The Colorado Avalanche were eliminated from playoff contention in December. And yet they were still the biggest disappointment of today’s NHL Trade Deadline.
General manager and former Colorado great Joe Sakic was holding a pair of grenades he could’ve lobbed into the middle of the Stanley Cup race. Instead, he chose to tuck them into his back pocket.
With the Avs sitting on their game-changers, Matt Duchene and Gabriel Landeskog, the rest of the NHL mostly resorted to swapping auxiliary pieces. So while there were over 30 trades over the past week, let’s not kid ourselves, 95-percent of them didn’t matter. And you can blame the Avalanche for that!
When looking at moves that actually impacted the Stanley Cup odds, the biggest ones came at the top. Pittsburgh and Washington were already entrenched as Cup favorites, and the two teams were both courting the services of defenseman and power-play specialist Kevin Shattenkirk. Eventually, the Capitals won the bidding war, and the NHL’s stingiest defense added another weapon on the back end.
After losing the battle for quality, Pittsburgh opted for quantity, adding Ron Hainsey, Frank Corrado, and Mark Streit to their back end. The trio will help the Penguins in the short term while Olli Maatta, Trevor Daley and Kris Letang are on injured reserve, but come playoff time, most of them will find themselves scratched on game day. The depth moves don’t really make Pittsburgh a sexier play. Does it matter? Knowing the success they’ve had over Washington, as well as the Capitals’ penchant for playoff choking, the Pens are deserving co-favorites either way.
In the West, the biggest add came from another team looking to finally get over the hump, Minnesota. Trading a bunch of picks for Martin Hanzal and Ryan White, the Wild now have roster depth that is unmatched in the West. But can all these moves help them get over their greatest obstacle, the Chicago Blackhawks? Chicago has knocked Minny out of the playoffs in three of the last four seasons.
Speaking of those Blackhawks, they did their typical deadline move: bringing back a player from one of their previous championship teams. This year, they acquired Johnny Oduya from Dallas. This will almost certainly work out for Chicago, because everything does. But there were also some teams who made questionable additions (or stayed curiously silent).
The most notable offenders were the Montreal Canadiens, who chose to ignore some glaring problems with their roster, and instead added more “sandpaper guys.” Marc Bergevin, clearly inspired after watching a western remake with Jeff Bridges, wanted his bunch to have true grit.
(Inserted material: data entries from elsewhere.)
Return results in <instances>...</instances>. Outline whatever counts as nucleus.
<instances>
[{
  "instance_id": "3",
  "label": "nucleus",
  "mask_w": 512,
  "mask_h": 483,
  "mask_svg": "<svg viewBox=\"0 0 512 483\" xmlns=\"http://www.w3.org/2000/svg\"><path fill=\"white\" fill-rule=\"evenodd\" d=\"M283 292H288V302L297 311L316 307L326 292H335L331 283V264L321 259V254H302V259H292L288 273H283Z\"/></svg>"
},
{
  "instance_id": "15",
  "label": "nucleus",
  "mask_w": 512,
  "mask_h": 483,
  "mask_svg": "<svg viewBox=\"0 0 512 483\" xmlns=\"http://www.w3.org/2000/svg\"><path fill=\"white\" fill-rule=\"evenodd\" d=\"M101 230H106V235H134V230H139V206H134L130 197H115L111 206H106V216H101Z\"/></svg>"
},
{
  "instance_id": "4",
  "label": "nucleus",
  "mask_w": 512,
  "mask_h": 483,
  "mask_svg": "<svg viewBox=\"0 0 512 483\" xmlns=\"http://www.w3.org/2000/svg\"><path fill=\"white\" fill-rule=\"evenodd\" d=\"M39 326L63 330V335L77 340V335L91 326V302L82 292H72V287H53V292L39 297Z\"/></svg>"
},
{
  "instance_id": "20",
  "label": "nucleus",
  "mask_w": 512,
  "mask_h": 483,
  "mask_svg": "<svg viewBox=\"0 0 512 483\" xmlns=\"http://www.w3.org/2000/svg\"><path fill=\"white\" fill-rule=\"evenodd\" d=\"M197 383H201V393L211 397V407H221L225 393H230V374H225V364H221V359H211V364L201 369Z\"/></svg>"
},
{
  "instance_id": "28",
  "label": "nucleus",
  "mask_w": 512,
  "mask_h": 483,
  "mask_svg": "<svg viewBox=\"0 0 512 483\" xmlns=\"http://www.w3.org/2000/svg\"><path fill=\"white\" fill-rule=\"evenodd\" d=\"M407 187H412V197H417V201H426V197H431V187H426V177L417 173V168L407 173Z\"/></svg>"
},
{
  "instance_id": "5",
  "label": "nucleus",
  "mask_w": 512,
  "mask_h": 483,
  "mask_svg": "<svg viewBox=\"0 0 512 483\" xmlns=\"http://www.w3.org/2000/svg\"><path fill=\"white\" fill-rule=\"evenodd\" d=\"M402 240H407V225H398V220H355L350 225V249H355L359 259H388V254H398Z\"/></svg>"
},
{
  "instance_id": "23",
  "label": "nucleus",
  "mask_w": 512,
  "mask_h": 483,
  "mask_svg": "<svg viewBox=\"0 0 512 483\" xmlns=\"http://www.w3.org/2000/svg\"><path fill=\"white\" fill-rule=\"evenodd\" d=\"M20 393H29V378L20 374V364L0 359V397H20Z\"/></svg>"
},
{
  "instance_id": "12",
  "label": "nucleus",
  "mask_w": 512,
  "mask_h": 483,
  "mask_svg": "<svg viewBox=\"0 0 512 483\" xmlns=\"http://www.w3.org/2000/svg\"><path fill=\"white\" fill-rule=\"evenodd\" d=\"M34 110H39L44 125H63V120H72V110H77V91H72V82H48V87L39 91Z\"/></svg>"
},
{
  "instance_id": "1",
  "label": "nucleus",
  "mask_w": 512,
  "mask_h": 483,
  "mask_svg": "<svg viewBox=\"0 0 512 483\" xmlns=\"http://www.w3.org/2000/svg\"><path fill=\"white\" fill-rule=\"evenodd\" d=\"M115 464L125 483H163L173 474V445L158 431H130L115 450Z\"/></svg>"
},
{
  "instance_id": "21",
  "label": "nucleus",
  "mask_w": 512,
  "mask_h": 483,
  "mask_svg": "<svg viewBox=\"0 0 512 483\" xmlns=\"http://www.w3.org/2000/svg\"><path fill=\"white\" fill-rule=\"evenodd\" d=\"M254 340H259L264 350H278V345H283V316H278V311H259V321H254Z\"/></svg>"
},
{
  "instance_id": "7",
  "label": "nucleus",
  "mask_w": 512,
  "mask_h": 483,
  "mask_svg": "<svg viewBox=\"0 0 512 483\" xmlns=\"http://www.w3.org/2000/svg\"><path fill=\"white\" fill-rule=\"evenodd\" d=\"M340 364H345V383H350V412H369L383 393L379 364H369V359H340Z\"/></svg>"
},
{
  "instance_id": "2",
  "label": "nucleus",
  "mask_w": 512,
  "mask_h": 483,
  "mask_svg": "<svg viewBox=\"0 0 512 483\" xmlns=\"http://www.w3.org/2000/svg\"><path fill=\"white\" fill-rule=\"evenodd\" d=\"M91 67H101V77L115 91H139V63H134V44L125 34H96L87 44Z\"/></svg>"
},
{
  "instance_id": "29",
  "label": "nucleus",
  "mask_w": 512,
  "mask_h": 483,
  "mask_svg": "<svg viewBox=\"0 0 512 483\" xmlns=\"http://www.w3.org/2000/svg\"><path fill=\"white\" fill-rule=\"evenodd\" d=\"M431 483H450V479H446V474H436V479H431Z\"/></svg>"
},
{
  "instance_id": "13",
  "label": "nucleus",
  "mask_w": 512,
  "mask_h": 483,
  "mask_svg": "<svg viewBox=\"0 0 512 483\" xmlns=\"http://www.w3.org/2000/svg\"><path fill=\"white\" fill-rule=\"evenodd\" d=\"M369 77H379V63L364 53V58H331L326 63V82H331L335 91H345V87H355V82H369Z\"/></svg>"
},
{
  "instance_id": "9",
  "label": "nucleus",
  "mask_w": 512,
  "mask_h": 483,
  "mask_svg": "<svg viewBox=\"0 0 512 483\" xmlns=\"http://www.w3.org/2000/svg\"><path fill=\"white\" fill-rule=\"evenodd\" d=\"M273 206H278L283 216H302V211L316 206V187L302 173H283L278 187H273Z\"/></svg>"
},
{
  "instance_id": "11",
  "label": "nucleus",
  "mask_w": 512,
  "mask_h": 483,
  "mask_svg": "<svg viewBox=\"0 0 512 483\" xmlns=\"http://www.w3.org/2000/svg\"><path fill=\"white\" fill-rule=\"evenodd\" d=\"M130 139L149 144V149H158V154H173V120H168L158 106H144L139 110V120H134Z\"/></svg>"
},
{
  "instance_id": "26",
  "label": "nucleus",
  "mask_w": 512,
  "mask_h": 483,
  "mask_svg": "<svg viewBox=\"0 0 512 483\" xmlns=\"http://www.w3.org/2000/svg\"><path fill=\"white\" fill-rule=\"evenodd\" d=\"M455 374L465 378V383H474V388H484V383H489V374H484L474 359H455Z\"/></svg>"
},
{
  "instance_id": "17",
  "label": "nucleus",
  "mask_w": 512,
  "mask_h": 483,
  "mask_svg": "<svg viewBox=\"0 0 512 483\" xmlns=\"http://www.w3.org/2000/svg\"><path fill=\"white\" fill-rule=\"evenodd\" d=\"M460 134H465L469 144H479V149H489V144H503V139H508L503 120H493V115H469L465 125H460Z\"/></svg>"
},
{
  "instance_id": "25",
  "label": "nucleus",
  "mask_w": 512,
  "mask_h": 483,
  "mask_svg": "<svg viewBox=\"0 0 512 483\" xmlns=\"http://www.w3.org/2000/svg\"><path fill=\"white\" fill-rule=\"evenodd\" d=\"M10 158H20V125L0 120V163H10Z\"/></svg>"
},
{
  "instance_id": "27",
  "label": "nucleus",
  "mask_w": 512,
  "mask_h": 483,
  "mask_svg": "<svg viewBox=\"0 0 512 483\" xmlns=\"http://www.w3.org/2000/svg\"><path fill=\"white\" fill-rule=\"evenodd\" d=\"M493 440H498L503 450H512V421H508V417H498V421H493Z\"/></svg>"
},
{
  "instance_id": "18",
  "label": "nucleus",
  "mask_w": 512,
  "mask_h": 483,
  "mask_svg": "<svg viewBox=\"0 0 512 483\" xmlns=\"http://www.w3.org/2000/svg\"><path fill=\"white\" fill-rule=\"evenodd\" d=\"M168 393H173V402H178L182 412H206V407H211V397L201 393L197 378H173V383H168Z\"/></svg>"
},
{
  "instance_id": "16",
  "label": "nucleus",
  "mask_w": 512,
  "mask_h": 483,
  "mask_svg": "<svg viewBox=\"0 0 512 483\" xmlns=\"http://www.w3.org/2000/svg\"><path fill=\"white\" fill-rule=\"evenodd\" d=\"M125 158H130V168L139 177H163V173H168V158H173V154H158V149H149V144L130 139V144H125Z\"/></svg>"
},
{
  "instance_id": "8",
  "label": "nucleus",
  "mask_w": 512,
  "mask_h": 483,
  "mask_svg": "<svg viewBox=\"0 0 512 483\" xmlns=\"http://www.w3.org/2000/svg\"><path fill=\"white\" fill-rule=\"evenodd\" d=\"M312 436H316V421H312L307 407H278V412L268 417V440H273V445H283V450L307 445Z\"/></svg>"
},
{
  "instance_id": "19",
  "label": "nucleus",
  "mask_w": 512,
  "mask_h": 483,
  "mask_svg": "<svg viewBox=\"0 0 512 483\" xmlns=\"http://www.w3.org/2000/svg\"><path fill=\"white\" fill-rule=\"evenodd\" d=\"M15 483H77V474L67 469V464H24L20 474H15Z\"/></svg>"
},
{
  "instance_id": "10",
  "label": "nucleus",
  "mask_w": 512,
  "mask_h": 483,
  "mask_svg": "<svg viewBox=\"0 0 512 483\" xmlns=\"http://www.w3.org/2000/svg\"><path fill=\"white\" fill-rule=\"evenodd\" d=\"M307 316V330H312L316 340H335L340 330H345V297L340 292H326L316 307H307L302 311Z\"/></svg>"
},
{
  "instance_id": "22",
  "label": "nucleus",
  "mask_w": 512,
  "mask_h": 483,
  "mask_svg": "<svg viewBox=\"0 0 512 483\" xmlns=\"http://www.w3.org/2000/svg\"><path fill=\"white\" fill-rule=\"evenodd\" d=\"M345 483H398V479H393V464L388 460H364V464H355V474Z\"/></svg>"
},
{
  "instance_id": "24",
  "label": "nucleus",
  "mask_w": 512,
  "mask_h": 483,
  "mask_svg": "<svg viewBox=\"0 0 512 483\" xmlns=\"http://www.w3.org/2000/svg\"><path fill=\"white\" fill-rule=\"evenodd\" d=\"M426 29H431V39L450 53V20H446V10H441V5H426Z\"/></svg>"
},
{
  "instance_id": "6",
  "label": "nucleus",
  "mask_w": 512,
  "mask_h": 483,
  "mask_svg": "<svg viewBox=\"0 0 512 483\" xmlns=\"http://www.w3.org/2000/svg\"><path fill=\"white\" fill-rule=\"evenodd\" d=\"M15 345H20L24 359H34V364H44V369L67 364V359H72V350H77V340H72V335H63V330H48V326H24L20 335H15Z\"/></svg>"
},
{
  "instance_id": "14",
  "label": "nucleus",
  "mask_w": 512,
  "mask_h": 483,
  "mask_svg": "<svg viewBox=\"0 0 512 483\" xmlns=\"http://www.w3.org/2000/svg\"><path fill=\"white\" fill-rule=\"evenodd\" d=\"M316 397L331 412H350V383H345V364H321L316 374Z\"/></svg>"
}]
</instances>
But when your team can’t score goals in five-on-five situations, you need to bring in more than the pesky play of Steve Ott, Dwight King, and Jordie Benn.
The Habs would’ve been a fine destination for Duchene. His salary cap hit is the same as Tomas Plekanec’s garbage contract, so Montreal would’ve just had to include the Czech in the deal, along with the expected boatload of prospects. Instead, the Canadiens played it boring, and now they have the look of a team ripe for a first-round knockout. Don’t let their record fool you, ten of their wins are in three-on-three OT or shootout, tie-breaking methods you won’t see come spring time. The Habs lack the scoring make an impact on these playoffs, no matter how good Carey Price is.
Another questionable add came from the Los Angeles Kings. In their past Stanley Cup runs, they made big moves for scorers at the deadline, getting Jeff Carter in 2012 and Marian Gaborik in 2014. Their blockbuster this year? A 39-year-old Jarome Iginla! There’s obviously a sentimental motivation behind this move, as he and head coach Darryl Sutter were together in Calgary, and Sutter would love to deliver him his first ring. But this is not the winger that is going to demonstrably boost the Kings offense.
You know who might have? Landeskog.
I don’t know whose fault it was that a major deal never got done, Sakic or his dance partners, but he is about to find out that the market doesn’t get better in the summer, when teams have more options to pursue. Those grenades he never threw will go off in his hand one day, and he’ll be left pretending Adam Larsson is fair return for a 30-goal scorer.
As for the teams who still have a chance (and a clue), it’s still a pretty open race. And making a big trade isn’t the only thing necessary to grab attention; just look at teams like Nashville and Calgary, who are rounding into fine form as the stretch run approaches. Almost anyone could still make a surprise run to the Cup, but the odds certainly favor that someone coming from the Metropolitan Division.